Products based on the technology are being designed to meet the needs of high-end data centers, workstations and networked environments, while at the same time being inexpensive enough for use on desktops, the company said.

TeraStor said it and licensees of its patented technologies expect them to displace tape, magneto-optical and removable hard disk and optical storage devices in a variety of back-up and archive applications.

Phil Devin, chief analyst of storage technologies at market researcher DataQuest, said Near Field Recording has been a promising new technology for years, and moving it from the laboratory to commercial use could be a dramatic change for the storage industry.
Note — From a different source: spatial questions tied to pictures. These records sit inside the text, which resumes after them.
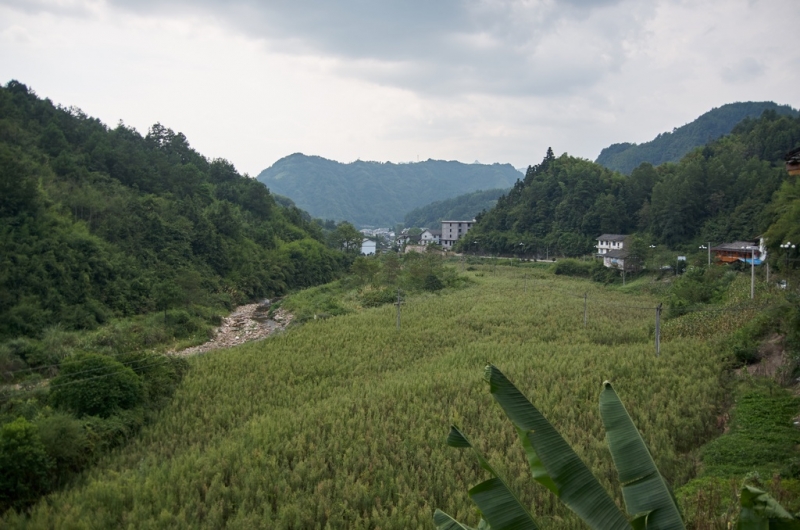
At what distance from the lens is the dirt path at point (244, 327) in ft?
93.6

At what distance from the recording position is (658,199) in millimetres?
54594

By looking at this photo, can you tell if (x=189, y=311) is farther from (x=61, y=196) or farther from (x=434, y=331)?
(x=434, y=331)

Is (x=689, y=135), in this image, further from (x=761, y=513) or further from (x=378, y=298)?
(x=761, y=513)

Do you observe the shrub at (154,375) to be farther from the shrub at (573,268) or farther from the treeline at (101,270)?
the shrub at (573,268)

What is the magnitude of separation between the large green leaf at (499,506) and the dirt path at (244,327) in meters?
24.2

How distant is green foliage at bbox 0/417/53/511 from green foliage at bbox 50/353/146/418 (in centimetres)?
275

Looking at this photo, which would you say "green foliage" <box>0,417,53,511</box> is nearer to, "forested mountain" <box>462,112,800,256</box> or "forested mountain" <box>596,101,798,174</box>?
"forested mountain" <box>462,112,800,256</box>

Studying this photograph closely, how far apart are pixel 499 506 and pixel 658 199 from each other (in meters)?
57.6

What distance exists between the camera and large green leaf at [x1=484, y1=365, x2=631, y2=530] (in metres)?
3.66

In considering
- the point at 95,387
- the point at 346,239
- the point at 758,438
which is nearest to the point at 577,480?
the point at 758,438

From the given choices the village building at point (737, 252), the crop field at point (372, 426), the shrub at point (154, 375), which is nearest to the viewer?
the crop field at point (372, 426)

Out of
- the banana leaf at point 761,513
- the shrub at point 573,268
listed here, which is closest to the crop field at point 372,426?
the banana leaf at point 761,513

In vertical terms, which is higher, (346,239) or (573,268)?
(346,239)

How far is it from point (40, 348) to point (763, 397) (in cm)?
2573
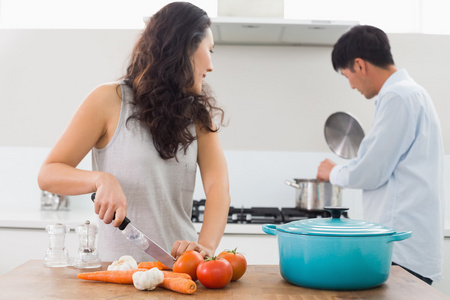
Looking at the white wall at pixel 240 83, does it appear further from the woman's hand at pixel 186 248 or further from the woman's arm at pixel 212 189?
the woman's hand at pixel 186 248

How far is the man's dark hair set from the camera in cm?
210

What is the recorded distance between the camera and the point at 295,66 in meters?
3.22

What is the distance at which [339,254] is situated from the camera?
112cm

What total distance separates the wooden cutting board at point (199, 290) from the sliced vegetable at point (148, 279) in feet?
0.05

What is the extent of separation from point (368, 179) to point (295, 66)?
139 cm

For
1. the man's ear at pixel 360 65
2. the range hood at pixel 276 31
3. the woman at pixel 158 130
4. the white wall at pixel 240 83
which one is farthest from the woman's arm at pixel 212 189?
the white wall at pixel 240 83

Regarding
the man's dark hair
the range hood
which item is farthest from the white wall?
the man's dark hair

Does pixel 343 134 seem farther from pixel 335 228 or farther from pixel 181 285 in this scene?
pixel 181 285

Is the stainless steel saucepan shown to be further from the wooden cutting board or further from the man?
the wooden cutting board

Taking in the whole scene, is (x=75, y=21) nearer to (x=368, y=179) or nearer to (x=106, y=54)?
(x=106, y=54)

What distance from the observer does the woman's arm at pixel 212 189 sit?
1.47 m

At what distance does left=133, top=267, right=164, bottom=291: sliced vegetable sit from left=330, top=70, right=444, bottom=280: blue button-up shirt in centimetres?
107

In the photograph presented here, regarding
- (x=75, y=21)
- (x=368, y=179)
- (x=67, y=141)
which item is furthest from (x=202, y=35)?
(x=75, y=21)

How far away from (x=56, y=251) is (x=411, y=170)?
1222 mm
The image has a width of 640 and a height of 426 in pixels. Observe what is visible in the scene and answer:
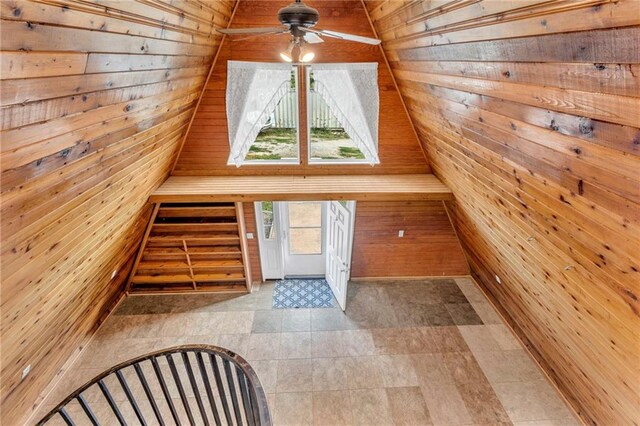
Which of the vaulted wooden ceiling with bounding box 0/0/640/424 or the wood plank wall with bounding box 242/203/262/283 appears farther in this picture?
the wood plank wall with bounding box 242/203/262/283

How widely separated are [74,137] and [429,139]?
2879mm

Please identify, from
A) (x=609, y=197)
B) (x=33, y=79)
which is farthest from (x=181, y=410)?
(x=609, y=197)

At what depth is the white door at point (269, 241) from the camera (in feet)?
Answer: 14.8

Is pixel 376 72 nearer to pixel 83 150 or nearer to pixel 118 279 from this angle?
pixel 83 150

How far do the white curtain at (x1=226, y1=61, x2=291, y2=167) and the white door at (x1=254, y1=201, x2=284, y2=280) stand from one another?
1218mm

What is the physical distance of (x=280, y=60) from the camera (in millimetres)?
3135

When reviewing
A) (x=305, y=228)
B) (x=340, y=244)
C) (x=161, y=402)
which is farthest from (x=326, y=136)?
(x=161, y=402)

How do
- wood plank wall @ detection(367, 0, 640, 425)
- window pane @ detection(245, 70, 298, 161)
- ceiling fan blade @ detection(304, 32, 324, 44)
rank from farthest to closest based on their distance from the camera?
1. window pane @ detection(245, 70, 298, 161)
2. ceiling fan blade @ detection(304, 32, 324, 44)
3. wood plank wall @ detection(367, 0, 640, 425)

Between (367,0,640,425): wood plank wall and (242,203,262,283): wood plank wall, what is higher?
(367,0,640,425): wood plank wall

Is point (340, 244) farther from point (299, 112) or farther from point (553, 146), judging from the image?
point (553, 146)

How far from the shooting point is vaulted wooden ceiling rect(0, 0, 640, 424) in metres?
1.04

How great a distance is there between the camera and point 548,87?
121 cm

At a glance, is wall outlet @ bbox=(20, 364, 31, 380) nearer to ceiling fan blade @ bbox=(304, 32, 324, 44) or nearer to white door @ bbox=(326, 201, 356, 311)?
white door @ bbox=(326, 201, 356, 311)

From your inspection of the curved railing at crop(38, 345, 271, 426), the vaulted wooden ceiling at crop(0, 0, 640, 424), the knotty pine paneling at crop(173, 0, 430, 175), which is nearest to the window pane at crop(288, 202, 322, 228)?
the knotty pine paneling at crop(173, 0, 430, 175)
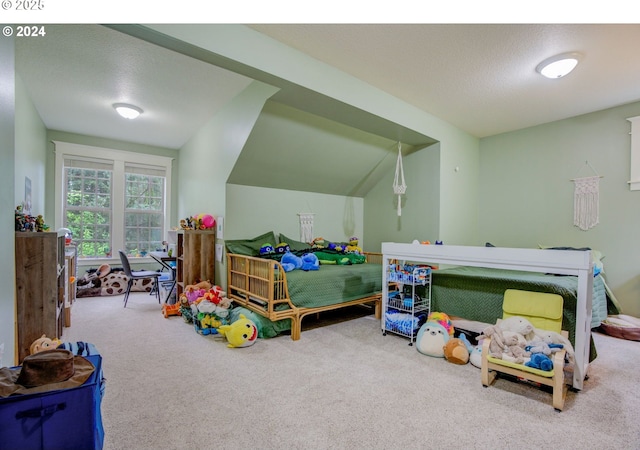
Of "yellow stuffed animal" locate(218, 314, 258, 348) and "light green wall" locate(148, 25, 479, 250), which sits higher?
"light green wall" locate(148, 25, 479, 250)

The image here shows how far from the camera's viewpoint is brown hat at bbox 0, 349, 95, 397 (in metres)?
1.20

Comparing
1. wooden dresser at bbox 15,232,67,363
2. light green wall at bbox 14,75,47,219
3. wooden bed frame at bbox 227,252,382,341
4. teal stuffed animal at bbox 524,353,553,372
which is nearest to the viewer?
teal stuffed animal at bbox 524,353,553,372

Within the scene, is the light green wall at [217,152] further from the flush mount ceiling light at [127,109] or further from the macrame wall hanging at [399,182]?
the macrame wall hanging at [399,182]

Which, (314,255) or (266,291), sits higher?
(314,255)

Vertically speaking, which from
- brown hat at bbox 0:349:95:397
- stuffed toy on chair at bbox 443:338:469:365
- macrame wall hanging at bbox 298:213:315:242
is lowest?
stuffed toy on chair at bbox 443:338:469:365

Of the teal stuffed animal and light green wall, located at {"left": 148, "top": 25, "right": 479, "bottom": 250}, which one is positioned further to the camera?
light green wall, located at {"left": 148, "top": 25, "right": 479, "bottom": 250}

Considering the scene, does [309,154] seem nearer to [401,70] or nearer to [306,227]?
[306,227]

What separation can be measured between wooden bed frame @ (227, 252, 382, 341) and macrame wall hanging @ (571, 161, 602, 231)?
3150 mm

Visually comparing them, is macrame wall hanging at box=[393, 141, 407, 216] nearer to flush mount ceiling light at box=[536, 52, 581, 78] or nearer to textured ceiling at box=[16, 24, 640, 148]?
textured ceiling at box=[16, 24, 640, 148]

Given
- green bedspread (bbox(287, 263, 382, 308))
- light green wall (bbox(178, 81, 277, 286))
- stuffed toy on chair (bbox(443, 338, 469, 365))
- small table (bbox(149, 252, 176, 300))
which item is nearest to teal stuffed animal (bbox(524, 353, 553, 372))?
stuffed toy on chair (bbox(443, 338, 469, 365))

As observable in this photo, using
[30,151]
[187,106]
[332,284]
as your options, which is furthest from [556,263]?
[30,151]

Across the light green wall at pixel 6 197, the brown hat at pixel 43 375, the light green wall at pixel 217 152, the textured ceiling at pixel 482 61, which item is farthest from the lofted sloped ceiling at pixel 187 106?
the brown hat at pixel 43 375

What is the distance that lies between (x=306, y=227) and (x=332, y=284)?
5.31 ft

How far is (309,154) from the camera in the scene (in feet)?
14.0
TeraStor said its engineers have combined three key patented technologies: a modification of flying read/write head normally found in conventional hard drives, an optical solid immersion lens (SIL) which enables higher recording densities, and first surface recording which enables use of lower-cost substrates.

The flying head technology includes co-exclusive patent rights granted to TeraStor by Quantum, which acquired the technology through its acquisition of Digital Equipment Corp storage business.

The fundamental SIL technology was developed and patented by Stanford University, which has licensed it exclusively to TeraStor for use in storage products.